● **Excerpt provided**:
Loneliness and social isolation experienced by senior citizens does not take the holidays off. In fact, those feelings can be exacerbated by the appearance of togetherness and cheer at every turn.
Dr. Angela Catic said it’s important to be mindful of older people during the fall and winter holiday season. Catic is a physician in geriatric medicine at Baylor College of Medicine.
Catic, who typically works with adults older than 75 years of age at the Michael E. DeBakey VA Medical Center, said there’s several reasons why they may feel lonely during this time of year.
“Whether it’s deaths that occurred during COVID or the aging of their peer group, spouses or siblings, holidays can be fraught when those individuals they celebrated with for so many years are no longer living,” said Catic, professor of medicine and part of the Huffington Center on Aging at Baylor.
Changes in functional abilities, such as hearing or memory loss, can also contribute to changes in an older adult’s desire to celebrate the holidays, including wishing to avoid large gatherings of family or friends, she said.
“Hearing loss can be very distressing to individuals, especially in a crowded restaurant or other noisy situation. This can lead to older adults staying home and self-isolating. In these situations, they may be more comfortable interacting in smaller groups or home-like environments,” she said.
While loneliness is not uncommon among seniors, there could be serious mental health issues brewing. Catic recommends adult children or extended family to pay attention to issues beyond loneliness, such as depression and complicated grief.

● **Activity**: Reproduce the full article on holiday loneliness among seniors, word for word. The rows that come next have no connection to the article on holiday loneliness among seniors.

● **Given records**:
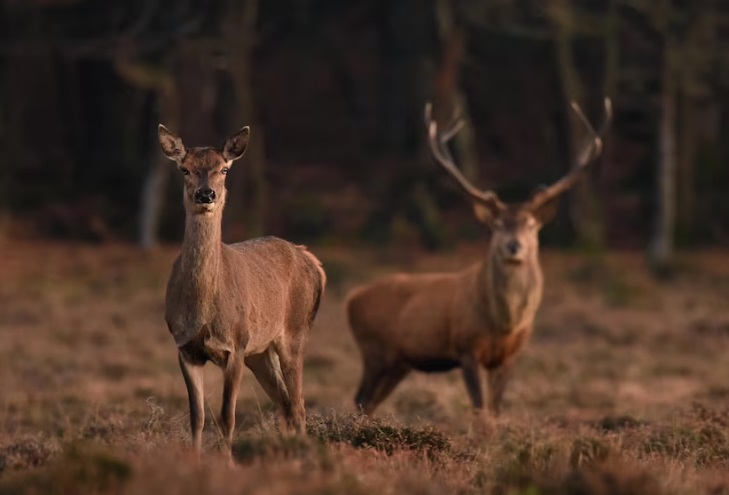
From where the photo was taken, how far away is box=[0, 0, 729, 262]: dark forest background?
92.6 ft

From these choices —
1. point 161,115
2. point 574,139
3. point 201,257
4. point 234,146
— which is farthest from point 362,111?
point 201,257

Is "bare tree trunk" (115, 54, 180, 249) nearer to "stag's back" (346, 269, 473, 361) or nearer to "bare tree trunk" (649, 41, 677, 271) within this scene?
"bare tree trunk" (649, 41, 677, 271)

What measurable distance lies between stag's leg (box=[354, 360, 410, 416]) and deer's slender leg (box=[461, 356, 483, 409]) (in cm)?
74

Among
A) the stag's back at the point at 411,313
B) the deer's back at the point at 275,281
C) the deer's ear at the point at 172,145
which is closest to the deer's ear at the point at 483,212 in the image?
the stag's back at the point at 411,313

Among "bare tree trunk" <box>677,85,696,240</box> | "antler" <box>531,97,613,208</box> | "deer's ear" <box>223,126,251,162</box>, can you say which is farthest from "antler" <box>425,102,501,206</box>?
"bare tree trunk" <box>677,85,696,240</box>

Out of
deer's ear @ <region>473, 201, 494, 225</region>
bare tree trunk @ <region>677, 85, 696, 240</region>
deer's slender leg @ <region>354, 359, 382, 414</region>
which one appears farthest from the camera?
bare tree trunk @ <region>677, 85, 696, 240</region>

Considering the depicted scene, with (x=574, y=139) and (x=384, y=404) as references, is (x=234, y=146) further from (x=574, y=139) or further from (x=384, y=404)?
(x=574, y=139)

● **Solution for this exercise**:
Loneliness and social isolation experienced by senior citizens does not take the holidays off. In fact, those feelings can be exacerbated by the appearance of togetherness and cheer at every turn.
Dr. Angela Catic said it’s important to be mindful of older people during the fall and winter holiday season. Catic is a physician in geriatric medicine at Baylor College of Medicine.
Catic, who typically works with adults older than 75 years of age at the Michael E. DeBakey VA Medical Center, said there’s several reasons why they may feel lonely during this time of year.
“Whether it’s deaths that occurred during COVID or the aging of their peer group, spouses or siblings, holidays can be fraught when those individuals they celebrated with for so many years are no longer living,” said Catic, professor of medicine and part of the Huffington Center on Aging at Baylor.
Changes in functional abilities, such as hearing or memory loss, can also contribute to changes in an older adult’s desire to celebrate the holidays, including wishing to avoid large gatherings of family or friends, she said.
“Hearing loss can be very distressing to individuals, especially in a crowded restaurant or other noisy situation. This can lead to older adults staying home and self-isolating. In these situations, they may be more comfortable interacting in smaller groups or home-like environments,” she said.
While loneliness is not uncommon among seniors, there could be serious mental health issues brewing. Catic recommends adult children or extended family to pay attention to issues beyond loneliness, such as depression and complicated grief.